Text for analysis:
┌──

The phrase "strong vigilance" has regularly been deployed to signal a rate hike at the next meeting and the ECB is meeting on interest rates next Thursday.
The euro hit a fresh three-week high against the dollar in response, while it also remained supported as Greece moved a step closer to securing international aid after voting in favor of austerity measures.
The European Union's statistics office said consumer prices in the 17 countries using the euro were 2.7 percent higher in June than a year earlier, the same as in May. Economists polled by Reuters had forecast a figure of 2.8 percent.
The ECB wants to keep inflation below, but close to 2 percent and already raised its refinancing interest rate in April by 25 basis point to 1.25 percent to curb price growth.
No breakdown of monthly data is available with the early estimate, but the June inflation is likely to be largely an result of more expensive oil.
"There are signs that euro zone price pressures are starting to ease, although much will clearly depend on oil price developments," said Howard Archer, economist at IHS Global Insight.
"Slowing euro zone growth after the first-quarter spike up and still relatively high unemployment are likely to put a brake on underlying inflationary pressures," he said.

└──

Task to carry out:
Can you return the part of the euro zone inflation passage from "The European Union's" up to and including "IHS Global Insight.", word for word? The lines after the euro zone inflation passage have no connection to it.

Extracted information:

┌──

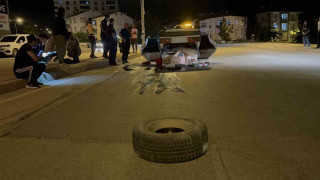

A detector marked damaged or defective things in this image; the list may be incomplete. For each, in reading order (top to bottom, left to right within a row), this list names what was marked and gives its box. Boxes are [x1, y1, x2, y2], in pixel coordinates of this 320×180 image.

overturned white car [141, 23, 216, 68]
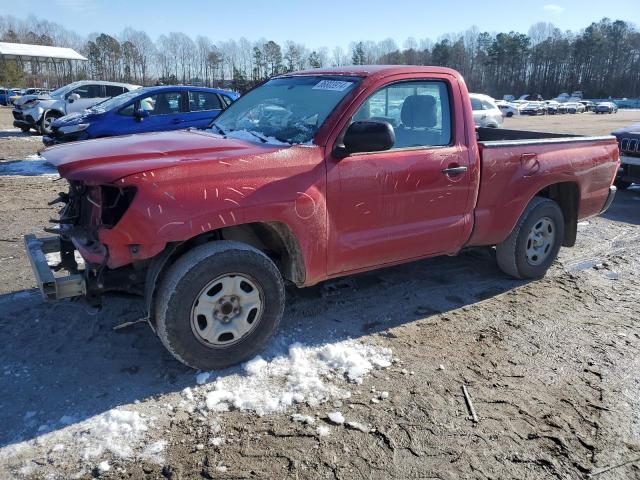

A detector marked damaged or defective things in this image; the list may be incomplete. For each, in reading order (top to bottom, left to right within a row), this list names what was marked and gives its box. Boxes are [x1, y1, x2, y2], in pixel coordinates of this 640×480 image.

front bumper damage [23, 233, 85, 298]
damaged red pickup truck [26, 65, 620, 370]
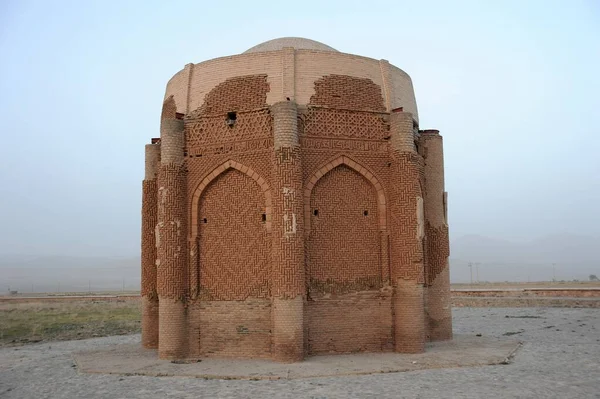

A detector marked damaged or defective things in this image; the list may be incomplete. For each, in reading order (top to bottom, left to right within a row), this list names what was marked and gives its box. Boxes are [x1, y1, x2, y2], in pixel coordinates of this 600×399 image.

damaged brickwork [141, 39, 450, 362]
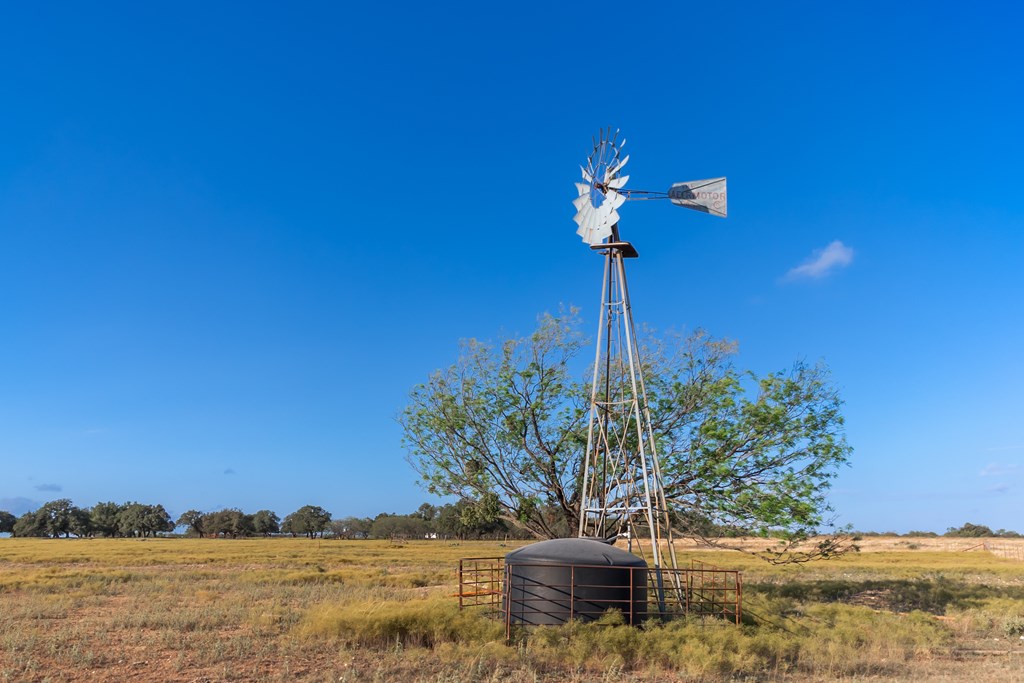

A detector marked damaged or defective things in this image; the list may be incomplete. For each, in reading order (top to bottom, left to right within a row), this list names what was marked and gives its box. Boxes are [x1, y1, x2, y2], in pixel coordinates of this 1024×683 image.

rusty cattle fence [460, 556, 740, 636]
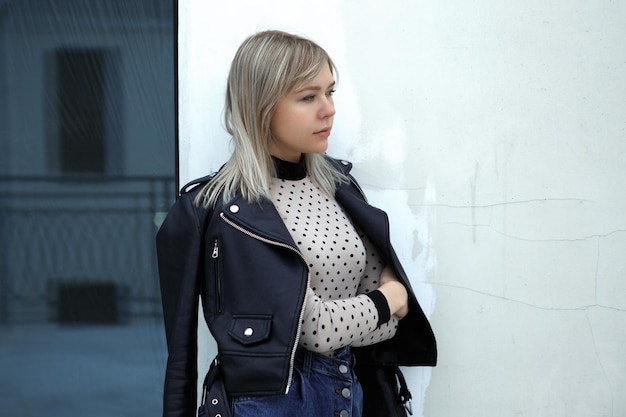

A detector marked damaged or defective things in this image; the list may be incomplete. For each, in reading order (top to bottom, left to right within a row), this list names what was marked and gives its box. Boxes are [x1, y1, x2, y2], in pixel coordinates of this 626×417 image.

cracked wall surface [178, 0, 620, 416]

└──
┌──

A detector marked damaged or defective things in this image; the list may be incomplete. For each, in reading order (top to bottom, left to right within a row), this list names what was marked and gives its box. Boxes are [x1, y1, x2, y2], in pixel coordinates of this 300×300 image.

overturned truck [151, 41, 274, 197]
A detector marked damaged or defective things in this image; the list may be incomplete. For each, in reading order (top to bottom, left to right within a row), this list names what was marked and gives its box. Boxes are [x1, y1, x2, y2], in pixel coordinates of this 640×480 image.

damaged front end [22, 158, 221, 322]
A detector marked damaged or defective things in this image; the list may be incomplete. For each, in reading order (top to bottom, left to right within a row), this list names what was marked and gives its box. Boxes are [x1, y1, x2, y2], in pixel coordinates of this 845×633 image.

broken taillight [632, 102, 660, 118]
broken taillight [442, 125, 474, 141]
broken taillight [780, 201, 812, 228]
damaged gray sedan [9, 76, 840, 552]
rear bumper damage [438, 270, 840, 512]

└──

Output of the exercise:
The European Union's statistics office said consumer prices in the 17 countries using the euro were 2.7 percent higher in June than a year earlier, the same as in May. Economists polled by Reuters had forecast a figure of 2.8 percent.
The ECB wants to keep inflation below, but close to 2 percent and already raised its refinancing interest rate in April by 25 basis point to 1.25 percent to curb price growth.
No breakdown of monthly data is available with the early estimate, but the June inflation is likely to be largely an result of more expensive oil.
"There are signs that euro zone price pressures are starting to ease, although much will clearly depend on oil price developments," said Howard Archer, economist at IHS Global Insight.